Frequency1550 is a mobile game uses 3G cell phones and GPS devices to transport students back to medieval Amsterdam where they compete with other students to find answers about the city in those days. Although I love the idea of putting the control in the hands of the students, this is part of the constructivist learning strategy, I was surprised that students can sabotage other students by planting bombs to go off in particular locations.
One Laptop Per Child (and One for your child) September 25, 2007
The One Laptop Per Child (OLPC) program started at MIT that had the goal of creating a $100 laptop for children in developing countries has announced an offer for donors to not only donate a machine to a child in a developing country but to get one for their own child to use.
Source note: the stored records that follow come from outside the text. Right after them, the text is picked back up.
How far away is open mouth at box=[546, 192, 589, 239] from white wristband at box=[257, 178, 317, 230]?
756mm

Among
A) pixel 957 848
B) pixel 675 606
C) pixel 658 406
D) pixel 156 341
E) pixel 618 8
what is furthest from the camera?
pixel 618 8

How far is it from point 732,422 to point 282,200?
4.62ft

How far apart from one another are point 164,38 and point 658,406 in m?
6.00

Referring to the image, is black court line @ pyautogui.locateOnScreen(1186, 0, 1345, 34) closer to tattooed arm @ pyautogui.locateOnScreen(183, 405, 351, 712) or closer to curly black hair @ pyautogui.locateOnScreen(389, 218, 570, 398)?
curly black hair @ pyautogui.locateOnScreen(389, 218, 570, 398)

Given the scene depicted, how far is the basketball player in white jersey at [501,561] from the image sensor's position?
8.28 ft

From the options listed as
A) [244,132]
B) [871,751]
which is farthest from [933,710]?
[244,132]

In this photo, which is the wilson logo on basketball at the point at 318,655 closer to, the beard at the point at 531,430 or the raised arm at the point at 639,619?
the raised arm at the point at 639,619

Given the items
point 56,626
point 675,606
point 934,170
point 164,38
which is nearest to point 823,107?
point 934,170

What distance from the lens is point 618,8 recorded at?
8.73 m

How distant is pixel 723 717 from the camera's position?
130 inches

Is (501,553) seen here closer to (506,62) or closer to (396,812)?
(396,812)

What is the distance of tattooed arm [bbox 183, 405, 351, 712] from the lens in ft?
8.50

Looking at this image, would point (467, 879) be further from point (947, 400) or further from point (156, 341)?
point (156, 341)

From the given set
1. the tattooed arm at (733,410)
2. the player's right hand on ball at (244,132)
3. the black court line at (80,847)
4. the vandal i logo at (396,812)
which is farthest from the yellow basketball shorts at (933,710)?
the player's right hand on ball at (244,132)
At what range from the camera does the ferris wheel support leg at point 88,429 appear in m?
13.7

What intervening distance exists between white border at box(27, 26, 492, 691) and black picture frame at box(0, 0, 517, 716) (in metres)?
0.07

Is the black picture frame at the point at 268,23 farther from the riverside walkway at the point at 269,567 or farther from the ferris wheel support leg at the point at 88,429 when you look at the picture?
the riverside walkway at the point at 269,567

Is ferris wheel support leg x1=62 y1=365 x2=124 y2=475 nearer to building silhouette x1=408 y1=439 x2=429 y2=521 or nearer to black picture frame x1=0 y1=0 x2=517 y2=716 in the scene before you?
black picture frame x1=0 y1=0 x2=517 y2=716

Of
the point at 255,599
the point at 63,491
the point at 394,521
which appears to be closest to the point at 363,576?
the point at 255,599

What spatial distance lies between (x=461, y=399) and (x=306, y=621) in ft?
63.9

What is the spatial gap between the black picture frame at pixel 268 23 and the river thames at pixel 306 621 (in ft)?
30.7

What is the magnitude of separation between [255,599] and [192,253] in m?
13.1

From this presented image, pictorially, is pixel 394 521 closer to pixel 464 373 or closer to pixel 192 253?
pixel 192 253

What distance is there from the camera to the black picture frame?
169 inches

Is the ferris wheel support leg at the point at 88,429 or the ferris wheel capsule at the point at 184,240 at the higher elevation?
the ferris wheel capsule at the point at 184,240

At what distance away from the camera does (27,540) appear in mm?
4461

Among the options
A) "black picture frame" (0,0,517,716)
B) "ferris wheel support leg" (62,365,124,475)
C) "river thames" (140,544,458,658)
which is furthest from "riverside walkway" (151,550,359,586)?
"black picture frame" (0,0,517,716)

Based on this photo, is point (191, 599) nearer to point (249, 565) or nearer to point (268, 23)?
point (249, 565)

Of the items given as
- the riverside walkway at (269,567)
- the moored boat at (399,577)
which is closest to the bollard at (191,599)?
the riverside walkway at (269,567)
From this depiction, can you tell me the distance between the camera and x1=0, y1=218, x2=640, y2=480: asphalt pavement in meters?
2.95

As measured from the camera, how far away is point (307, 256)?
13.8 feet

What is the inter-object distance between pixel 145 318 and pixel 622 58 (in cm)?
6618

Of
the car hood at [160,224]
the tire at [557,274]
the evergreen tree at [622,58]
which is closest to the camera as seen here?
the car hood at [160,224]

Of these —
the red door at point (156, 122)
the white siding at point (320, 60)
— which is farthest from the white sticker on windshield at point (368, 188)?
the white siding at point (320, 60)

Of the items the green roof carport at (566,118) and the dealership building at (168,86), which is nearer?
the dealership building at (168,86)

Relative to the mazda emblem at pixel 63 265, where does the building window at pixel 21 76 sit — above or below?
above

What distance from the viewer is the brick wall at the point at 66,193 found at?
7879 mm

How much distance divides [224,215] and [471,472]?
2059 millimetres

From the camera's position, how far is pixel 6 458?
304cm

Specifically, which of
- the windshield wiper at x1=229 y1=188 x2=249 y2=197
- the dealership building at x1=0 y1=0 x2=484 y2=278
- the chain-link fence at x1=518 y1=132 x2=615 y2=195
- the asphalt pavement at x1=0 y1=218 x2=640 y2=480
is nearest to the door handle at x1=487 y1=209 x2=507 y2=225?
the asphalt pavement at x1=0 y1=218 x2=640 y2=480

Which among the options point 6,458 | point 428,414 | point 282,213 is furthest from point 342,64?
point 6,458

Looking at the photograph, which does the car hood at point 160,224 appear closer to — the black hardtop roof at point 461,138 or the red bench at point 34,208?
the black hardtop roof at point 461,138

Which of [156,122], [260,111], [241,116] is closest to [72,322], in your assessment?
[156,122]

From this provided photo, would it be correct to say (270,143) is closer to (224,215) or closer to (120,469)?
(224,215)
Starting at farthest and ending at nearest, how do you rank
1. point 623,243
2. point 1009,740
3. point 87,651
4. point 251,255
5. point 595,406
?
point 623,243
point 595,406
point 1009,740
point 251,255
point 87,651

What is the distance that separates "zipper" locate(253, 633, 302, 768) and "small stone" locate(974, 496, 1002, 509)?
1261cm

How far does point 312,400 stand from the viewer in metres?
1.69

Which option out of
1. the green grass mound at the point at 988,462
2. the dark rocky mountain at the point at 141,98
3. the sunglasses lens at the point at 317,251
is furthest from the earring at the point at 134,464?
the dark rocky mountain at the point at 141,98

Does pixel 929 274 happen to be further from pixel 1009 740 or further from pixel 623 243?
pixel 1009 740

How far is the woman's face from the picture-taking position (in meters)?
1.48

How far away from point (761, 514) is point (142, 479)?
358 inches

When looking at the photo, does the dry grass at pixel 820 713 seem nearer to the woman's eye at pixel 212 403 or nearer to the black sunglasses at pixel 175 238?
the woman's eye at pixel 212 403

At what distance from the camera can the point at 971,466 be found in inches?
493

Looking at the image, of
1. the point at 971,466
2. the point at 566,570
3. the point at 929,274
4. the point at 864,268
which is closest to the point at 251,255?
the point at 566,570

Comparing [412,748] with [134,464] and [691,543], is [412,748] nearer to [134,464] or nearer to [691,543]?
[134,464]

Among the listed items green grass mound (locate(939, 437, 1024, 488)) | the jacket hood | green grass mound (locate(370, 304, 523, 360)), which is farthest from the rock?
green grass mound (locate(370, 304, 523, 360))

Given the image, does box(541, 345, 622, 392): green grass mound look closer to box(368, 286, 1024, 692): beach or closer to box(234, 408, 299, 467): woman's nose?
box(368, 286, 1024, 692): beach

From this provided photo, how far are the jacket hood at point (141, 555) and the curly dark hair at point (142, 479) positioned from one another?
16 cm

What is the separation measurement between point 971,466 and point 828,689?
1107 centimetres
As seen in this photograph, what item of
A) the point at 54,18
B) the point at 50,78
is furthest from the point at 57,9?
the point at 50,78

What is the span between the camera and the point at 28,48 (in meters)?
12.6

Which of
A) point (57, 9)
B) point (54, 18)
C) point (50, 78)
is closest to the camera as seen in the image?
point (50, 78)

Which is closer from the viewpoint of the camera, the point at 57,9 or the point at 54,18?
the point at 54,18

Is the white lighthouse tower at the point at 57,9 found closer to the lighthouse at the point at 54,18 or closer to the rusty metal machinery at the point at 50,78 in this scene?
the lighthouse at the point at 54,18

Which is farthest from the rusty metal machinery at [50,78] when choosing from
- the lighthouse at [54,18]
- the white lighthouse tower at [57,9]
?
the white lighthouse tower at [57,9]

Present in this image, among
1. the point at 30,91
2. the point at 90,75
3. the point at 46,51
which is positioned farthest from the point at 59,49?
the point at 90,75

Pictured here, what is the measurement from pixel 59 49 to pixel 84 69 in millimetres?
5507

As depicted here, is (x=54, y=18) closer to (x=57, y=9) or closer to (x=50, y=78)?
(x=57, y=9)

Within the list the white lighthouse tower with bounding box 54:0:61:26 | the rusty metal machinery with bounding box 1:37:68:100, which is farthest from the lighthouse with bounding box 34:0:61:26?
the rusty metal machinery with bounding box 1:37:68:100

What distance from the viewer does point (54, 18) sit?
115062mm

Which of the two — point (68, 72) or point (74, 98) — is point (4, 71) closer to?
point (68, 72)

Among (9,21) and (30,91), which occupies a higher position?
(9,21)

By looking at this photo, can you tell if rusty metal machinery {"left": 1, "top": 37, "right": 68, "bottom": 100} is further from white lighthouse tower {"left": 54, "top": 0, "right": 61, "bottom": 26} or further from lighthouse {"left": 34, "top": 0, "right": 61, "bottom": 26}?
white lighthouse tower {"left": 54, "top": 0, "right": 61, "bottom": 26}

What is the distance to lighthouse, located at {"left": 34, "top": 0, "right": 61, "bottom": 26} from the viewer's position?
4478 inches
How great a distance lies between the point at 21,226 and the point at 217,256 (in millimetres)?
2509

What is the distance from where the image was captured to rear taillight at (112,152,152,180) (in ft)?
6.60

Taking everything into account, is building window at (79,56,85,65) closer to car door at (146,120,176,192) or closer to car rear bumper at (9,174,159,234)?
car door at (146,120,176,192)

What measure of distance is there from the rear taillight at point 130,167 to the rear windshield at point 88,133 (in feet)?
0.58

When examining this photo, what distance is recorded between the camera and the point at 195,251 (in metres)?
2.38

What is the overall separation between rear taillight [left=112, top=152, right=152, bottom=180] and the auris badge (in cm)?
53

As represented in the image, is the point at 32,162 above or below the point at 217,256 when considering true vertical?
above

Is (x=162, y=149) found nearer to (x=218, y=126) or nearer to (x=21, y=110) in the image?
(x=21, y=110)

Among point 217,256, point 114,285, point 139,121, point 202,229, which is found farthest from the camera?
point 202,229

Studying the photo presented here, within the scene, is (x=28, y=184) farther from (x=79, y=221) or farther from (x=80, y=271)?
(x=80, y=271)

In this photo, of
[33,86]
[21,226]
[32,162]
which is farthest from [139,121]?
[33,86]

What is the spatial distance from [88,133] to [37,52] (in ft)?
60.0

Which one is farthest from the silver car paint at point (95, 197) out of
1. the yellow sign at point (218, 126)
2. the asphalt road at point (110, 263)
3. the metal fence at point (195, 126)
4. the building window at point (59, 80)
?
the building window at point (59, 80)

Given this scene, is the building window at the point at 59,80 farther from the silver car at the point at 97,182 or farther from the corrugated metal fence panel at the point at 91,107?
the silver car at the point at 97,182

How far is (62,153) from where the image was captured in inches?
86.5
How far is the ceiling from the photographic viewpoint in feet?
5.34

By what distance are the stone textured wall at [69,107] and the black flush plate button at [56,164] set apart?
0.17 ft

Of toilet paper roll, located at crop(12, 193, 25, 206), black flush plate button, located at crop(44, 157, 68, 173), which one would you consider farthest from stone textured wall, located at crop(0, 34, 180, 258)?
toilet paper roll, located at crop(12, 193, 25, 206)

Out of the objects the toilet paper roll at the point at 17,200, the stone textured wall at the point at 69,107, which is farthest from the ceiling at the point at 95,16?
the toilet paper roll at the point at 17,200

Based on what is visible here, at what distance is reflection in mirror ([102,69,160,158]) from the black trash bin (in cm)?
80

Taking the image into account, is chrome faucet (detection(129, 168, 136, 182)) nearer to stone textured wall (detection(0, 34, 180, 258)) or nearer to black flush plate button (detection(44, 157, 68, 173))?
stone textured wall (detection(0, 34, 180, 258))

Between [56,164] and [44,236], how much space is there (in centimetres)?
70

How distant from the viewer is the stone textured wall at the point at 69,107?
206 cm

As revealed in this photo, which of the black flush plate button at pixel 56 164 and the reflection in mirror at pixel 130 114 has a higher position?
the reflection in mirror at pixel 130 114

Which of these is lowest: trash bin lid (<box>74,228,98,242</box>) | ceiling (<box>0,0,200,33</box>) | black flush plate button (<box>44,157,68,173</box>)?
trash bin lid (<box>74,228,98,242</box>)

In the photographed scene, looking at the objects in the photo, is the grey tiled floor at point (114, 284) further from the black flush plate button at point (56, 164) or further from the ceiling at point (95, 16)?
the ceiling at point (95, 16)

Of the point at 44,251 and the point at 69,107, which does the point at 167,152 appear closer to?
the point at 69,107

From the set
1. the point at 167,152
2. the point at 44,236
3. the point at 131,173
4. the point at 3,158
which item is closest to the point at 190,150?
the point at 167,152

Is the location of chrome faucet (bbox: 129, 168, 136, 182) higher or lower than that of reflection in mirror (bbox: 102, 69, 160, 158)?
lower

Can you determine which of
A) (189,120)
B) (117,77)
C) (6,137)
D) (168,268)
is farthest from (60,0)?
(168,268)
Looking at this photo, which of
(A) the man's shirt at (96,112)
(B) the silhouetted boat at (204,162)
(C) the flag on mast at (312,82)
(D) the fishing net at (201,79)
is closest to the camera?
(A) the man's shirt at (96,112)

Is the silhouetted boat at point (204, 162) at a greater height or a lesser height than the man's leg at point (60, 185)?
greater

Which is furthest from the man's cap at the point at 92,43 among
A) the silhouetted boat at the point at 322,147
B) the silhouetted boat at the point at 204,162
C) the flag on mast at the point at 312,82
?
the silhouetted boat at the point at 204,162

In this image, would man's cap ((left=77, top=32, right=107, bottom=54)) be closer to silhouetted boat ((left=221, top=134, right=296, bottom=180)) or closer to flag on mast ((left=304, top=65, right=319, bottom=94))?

The program will be for a short time in November and is revealed here. The original $100 price-tag goal, however, has been raised to $188. And the program requires you to pay $399. for the two laptops, one going to a child in a poverty-striken area and the other to you.
This gives OLPC an opportunity to expand the distribution of the laptops throughout the world while generating excitement about them among families in the developed world. For kids interested in programming, it provides an additional opportunity for developing and testing software for the machine. Presumably a separate Linux machine would be necessary for software development; not sure.
Intel’s Classmate PC is their own attempt to inject a low-cost laptop into the developing world. Apparently Nigeria has adopted it in some of their villages because it runs Windows, which presumably will give high-school age students a better chance of getting work. That’s Intel’s claim I believe, not mine.